After about two weeks of coding and testing, the actual optimization effect is very obvious. It only takes 4 seconds to execute a query on 12 months of data with a 12-CPU (cores) virtual machine; while the original 100-CPU (cores) virtual machine needs 120 seconds to execute the same query, thus improving the performance by 250 times (100 CPUs*120 seconds ÷ 12 CPUs*4 seconds). To further achieve the desired performance goal, that is, perform 10-20 single tasks concurrently within 10 seconds, the required resource can be completely controlled within 100-CPU (cores).

This scheme does not need to pre-calculate, and can query on the detail data directly, and thus it is very flexible. To calculate the intersection of any number of customer groups, the speed will be the same, thereby completely solving the performance problem of the intersection operation of customer groups.

In terms of development difficulty, SPL has made a lot of encapsulations, provided rich functions, and built-in the basic algorithms required by the above scheme. The SPL code corresponding to the algorithms mentioned above has only 20 lines:

Postscript

To solve the performance optimization problem, the most important thing is to design a high-performance computing scheme to effectively reduce the computational complexity, thereby ultimately increasing the speed. Therefore, on the one hand, we should fully understand the characteristics of calculation and data, and on the other hand, we should have an intimate knowledge of common high-performance algorithms, only in this way can we design a reasonable optimization scheme according to local conditions. The basic high-performance algorithms used herein can be found at the course: , where you can find what you are interested in.

Unfortunately, the current mainstream big data systems in the industry are still based on relational databases. Whether it is the traditional MPP or HADOOP system, or some new technologies, they are all trying to make the programming interface closer to SQL. Being compatible with SQL does make it easier for users to get started. However, SQL, subject to theoretical limitations, cannot implement most high-performance algorithms, and can only face helplessly without any way to improve as hardware resources are wasted. Therefore, SQL should not be the future of big data computing.

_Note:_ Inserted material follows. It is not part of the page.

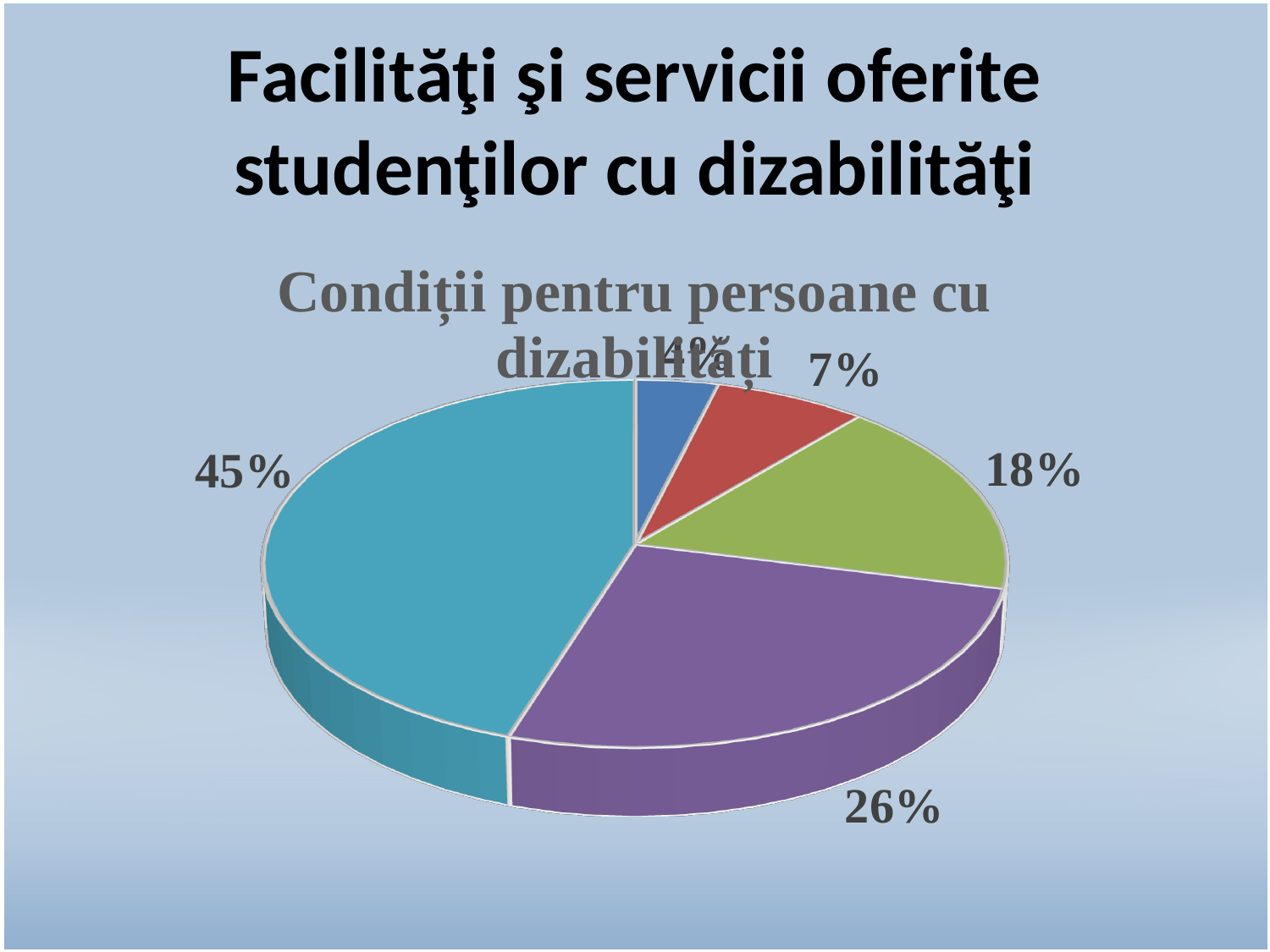
What is the difference in percentage points between the purple slice and the green slice? 8 percentage points Which slice is the largest in the pie chart? The teal slice (45%) Which is larger, the green slice or the red slice? The green slice How many slices does the pie chart have? 5 What percentage is shown for the large teal slice? 45% What percentage is shown for the purple slice? 26% What kind of chart is shown on the slide? Pie chart What is the title of the chart? Condiții pentru persoane cu dizabilități What percentage is shown for the green slice? 18% What percentage is shown for the red slice? 7% Which slice is the smallest in the pie chart? The blue slice What is the difference in percentage points between the teal slice and the purple slice? 19 percentage points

After the optimization scheme is obtained, we also need to use a good programming language to efficiently implement the algorithms. Although the common high-level programming languages can implement most optimization algorithms, the code is too long and the development efficiency is too low, which will seriously affect the maintainability of the program. In this case, the open-source SPL is a good choice, because it has enough basic algorithms, and its code is very concise, in addition, SPL also provides a friendly visual debugging mechanism, which can effectively improve development efficiency and reduce maintenance cost.